To Seal, or Not to Seal? That is the QuestionPrint Article
- Posted on: Aug 17 2020
Judicial protection of confidential information is often sought to shield highly sensitive information, trade secrets and financial information from the public. One way to achieve this objective is to obtain an order that seals the record from public view. In New York, the issue is governed by Section 4 of the Judiciary Law and Section 216.1(a) of the Uniform Rules for Trial Courts.
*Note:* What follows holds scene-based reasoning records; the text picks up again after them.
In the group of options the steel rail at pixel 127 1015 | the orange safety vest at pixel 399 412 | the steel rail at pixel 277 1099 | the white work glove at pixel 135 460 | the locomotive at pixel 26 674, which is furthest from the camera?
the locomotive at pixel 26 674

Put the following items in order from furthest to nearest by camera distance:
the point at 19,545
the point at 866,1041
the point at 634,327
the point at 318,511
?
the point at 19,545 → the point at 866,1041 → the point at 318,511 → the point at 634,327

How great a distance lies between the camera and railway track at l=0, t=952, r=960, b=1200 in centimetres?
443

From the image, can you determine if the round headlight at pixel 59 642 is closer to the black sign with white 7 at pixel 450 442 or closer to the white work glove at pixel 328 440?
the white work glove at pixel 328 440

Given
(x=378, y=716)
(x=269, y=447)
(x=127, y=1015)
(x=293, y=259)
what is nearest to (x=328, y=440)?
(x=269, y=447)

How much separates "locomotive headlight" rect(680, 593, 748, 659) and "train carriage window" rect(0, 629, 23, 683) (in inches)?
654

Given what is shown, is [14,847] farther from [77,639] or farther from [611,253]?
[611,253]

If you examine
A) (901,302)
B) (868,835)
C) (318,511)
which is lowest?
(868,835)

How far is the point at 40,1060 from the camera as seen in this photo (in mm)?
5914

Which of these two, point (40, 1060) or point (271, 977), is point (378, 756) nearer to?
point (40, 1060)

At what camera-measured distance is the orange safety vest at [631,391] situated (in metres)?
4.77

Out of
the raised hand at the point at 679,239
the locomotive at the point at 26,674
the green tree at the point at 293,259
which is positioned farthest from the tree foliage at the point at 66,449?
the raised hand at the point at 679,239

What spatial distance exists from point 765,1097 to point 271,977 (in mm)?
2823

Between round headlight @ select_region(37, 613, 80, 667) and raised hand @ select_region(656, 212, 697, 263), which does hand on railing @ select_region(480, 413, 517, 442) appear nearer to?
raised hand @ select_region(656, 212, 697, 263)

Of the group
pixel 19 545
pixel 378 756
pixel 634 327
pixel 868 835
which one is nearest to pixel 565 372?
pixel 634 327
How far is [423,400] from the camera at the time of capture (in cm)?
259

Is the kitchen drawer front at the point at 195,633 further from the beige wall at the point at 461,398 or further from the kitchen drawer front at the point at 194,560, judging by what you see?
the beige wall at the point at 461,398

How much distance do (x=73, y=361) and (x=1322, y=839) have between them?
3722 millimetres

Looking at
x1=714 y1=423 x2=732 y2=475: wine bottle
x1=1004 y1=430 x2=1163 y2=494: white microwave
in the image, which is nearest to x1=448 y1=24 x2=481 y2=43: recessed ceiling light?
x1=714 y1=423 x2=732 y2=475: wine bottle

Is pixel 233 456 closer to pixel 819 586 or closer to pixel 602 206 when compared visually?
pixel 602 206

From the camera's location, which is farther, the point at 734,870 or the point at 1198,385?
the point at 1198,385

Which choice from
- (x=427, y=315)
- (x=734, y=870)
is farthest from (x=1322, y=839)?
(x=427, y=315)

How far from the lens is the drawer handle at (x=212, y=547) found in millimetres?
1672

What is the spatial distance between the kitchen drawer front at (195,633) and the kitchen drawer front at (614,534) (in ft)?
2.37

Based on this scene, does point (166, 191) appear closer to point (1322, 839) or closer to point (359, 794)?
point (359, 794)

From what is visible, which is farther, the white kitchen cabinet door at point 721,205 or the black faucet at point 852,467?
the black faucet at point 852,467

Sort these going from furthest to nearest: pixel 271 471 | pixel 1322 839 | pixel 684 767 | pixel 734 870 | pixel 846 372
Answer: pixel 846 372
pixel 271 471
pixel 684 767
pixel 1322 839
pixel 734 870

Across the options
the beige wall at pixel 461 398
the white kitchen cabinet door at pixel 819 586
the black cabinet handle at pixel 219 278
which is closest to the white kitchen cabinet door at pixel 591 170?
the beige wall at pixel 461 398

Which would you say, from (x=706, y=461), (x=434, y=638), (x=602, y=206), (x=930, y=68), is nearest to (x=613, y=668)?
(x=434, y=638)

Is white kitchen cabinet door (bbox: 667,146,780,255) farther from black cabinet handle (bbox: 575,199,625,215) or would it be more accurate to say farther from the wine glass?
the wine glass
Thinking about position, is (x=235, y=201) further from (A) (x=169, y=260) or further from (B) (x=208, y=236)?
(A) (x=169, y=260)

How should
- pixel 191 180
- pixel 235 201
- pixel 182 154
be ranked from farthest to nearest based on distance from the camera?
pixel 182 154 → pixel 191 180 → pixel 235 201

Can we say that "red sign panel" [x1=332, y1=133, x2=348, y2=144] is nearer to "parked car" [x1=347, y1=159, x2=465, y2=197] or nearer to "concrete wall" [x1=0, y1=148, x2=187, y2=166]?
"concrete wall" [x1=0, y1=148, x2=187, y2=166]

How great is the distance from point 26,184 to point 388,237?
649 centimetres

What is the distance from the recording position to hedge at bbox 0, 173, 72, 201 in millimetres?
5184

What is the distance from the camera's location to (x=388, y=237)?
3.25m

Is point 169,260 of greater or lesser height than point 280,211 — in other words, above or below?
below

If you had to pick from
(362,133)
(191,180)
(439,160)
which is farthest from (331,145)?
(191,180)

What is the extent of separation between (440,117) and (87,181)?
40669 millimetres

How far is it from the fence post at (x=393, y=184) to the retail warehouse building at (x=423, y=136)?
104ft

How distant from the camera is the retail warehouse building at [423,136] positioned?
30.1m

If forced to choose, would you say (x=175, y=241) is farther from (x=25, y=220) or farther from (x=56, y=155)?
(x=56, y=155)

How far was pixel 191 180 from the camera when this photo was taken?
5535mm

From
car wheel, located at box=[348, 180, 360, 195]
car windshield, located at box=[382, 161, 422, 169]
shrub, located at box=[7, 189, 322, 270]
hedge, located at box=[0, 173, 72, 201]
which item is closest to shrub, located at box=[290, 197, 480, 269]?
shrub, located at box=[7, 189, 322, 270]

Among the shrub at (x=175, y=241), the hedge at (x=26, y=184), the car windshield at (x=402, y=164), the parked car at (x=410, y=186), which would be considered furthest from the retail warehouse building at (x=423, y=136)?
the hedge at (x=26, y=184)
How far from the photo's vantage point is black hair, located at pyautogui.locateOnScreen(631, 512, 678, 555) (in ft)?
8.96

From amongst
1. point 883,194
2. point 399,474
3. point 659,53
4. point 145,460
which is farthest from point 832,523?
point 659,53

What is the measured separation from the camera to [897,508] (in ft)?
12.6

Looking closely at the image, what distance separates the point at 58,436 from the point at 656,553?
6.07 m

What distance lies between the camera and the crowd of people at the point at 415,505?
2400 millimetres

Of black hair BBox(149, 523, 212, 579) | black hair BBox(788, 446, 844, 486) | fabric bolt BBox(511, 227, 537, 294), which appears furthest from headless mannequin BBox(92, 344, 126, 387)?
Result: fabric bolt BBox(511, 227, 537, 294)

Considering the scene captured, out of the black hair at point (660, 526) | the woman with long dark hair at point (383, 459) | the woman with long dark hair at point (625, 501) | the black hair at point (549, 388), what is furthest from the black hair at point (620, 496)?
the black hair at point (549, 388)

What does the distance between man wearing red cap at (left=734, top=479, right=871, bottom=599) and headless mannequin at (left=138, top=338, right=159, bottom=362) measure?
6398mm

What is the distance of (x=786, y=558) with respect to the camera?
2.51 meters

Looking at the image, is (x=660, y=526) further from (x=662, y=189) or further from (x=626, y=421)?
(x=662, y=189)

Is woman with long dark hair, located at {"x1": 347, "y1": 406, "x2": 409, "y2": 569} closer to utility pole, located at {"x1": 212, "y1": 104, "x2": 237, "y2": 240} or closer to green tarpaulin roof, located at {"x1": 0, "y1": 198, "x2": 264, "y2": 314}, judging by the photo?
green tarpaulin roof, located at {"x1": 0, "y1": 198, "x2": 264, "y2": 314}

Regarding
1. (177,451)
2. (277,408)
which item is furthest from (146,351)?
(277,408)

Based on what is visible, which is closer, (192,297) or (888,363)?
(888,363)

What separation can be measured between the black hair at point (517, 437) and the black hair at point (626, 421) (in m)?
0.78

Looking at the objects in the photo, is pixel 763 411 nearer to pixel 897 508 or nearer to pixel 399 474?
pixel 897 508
Section 4 of the Judiciary law provides that judicial proceedings “shall be public, and [that] every citizen may freely attend the same.” There are exceptions, of course, such as those involving divorce, rape and criminal sexual acts. Id. But the presumption in favor of public access to court proceedings, both as a matter of constitutional law (Richmond Newspapers v. Virginia, 448 U.S. 555 (1980) and “statutory imperative” (Anonymous v. Anonymous, 158 A.D.2d 296, 297 (1st Dept. 1990)) is broad. Danco Lab, Ltd. v. Chemical Works of Gedeon Richter, Ltd., 274 A.D.2d 1, 7 (1st Dept. 2000). After all, “the public needs to know that all who seek the court’s protection will be treated evenhandedly” (Baidzar Arkun v. Farman-Farma, 2006 N.Y. Slip Op. 30724(U), at *2 (Sup. Ct., NY County 2006) (citation omitted)) and that judicial proceedings “are conducted efficiently, honestly and fairly.” Danco Lab, 274 A.D.2d at 7 (citations omitted).
Pursuant to the foregoing policy objectives, New York promulgated Section 216.1(a) of the Uniform Rules for Trial Courts (22 N.Y.C.R.R.). This section provides that “[e]xcept where otherwise provided by statute or rule, a court shall not enter an order in any action … sealing the court records, whether in whole or in part, except upon a written finding of good cause, which shall specify the grounds thereof. In determining whether good cause has been shown, the court shall consider the interests of the public as well as of the parties.” 22 N.Y.C.R.R. § 216.1 (a). Although the rule does not define “good cause,” “‘a standard that is difficult to define in absolute terms,’ a sealing order should rest on a ‘sound basis or legitimate need to take judicial action.’” Danco Lab, 274 A.D.2d at 8 (quoting Coopersmith v. Gold, 156 Misc. 2d 594, 606 (Sup. Ct., Rockland County 1992) (quoting In re Alexander Grant & Co., 820 F.2d 352, 356 (11th Cir. 1987)). For this reason, the burden of proof is on the party seeking to seal the record. Mosallem v. Berenson, 76 A.D.3d 345, 348-349 (1st Dept. 2010) (citations omitted).
Since the public’s right of access is not absolute (Anonymous v. Anonymous, 263 A.D.2d 341, 297 (1st Dept. 2000); Danco Lab, 274 A.D.2d at 8), the determination of whether to seal the record “is best left to the sound discretion of the trial court, a discretion to be exercised in light of the relevant facts and circumstances of the particular case.” Matter of Crain Communications, Inc. v. Hughes, 135 A.D.2d 351, 351 (1st Dept. 1987) (citing Nixon v. Warner Communications, Inc., 435 U.S. 589, 598-599 (1978)).
Notably, “[m]erely because some of the documents [are] marked ‘confidential’ or ‘private’ ‘is not controlling on the court’s determination whether there is good cause to seal the record.’” Mosallem, 76 A.D.3d at 350 (quoting Eusini v. Pioneer Elecs. (USA), Inc., 29 A.D.3d 623, 626 (2d Dept. 2006)).
In the business context, courts have sealed records where trade secrets are involved or where the disclosure of documents “could threaten a business’s competitive advantage.” Mosallem, 76 A.D.3d at 350-351 (citations omitted). Additionally, courts have permitted the sealing of records where there is no articulable public interest in the documents and materials. See, e.g., Dawson v. White & Case, 184 A.D.2d 246, 247 (1st Dept. 1992).
Applying the foregoing principles, Justice Andrea Masley of the New York Supreme Court, Commercial Division, granted numerous motions to seal and redact various sensitive, financial documents from the public record. North Star Debt Holdings, L.P. v. Serta Simmons Bedding, LLC, 2020 N.Y. Slip Op. 32584(U) (Sup. Ct., N.Y. County Aug. 4, 2020) (here). Although the motions were unopposed, the Court weighed the competing interests of the movants and the public and held that disclosure of the information “could threaten [the movant’s] competitive advantage in the market going forward.” Slip Op. at *2.